The so-called Government Sponsored Enterprises, Fannie Mae and Freddie Mac, together with the Federal Home Loan Bank, have played a central role in shoring up the housing-finance market since the sub-prime meltdown began. It is not much of an exaggeration to say that they have become the entire market. But the more money they have pumped into housing, the faster their own financial condition has deteriorated. Now investors are ditching Fannie and Freddie stocks; on Thursday shares in Freddie fell nearly 20 per cent, to their lowest since 1991. Anxiety had been building for a while, then worsened suddenly when Bill Poole, a former head of the St Louis Fed, said that Freddie was technically insolvent in the first quarter under mark-to-market accounting (that is, the value of its assets was less than the value of its liabilities).
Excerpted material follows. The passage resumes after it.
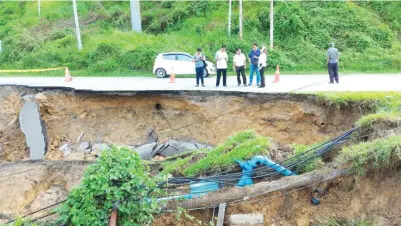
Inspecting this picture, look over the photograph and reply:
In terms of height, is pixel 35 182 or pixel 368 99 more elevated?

It is inconceivable that the government would stand aside and let these institutions go down: to say that they are too big to fail hardly does the case justice. Their liabilities are now larger than those of the entire federal government. If regulatory forbearance--the traditional approach to the GSEs--should fail, and the choice comes to standing by or outright nationalization, it would be the latter in a heartbeat. The question is not whether there would be a bail-out, but how hard the terms would be on creditors and shareholders. (Bear Stearns was not allowed to fail--but its shareholders were crucified.) We may very well discover the value of that fabled "implicit guarantee". Owners and lenders alike are having second thoughts about it: shareholders are running for the door and lenders have raised their spreads sharply.
Will a recovering housing market come to the GSEs' rescue? Not for some while yet. Consider what Janet Yellen, boss of the San Francisco Fed, told the UCSD Economics Roundtable this week (via Econbrowser):
Unfortunately, it appears to me that there are at least three reasons for thinking that housing prices have further to fall. First, the ratio of house prices to rents—a kind of price-dividend ratio for housing—still remains quite high by historical standards, despite having fallen from its historical peak reached in early 2006. That suggests that further price declines may be needed to bring housing markets into balance. Second, inventories of unsold homes remain at elevated levels. This "excess supply" of available homes will put downward pressure on housing prices. Indeed, these inventories are likely to directly depress construction activity, since there is little point in building new homes when there is already a large backlog of unsold homes. Third, the futures market for house prices predicts further declines in a number of metropolitan areas this year. In particular, the Case-Shiller composite index for home prices shows a 15 to 20 percent year-over-year decline in the second half of this year. The bottom line is that construction spending and house prices seem likely to continue to fall well into 2009.
In short, the GSEs' financial condition is going to get worse before it gets better. If it happens, a rescue of Fannie and Freddie would dwarf not only anything seen up to now, but anything even contemplated. This crisis isn't over.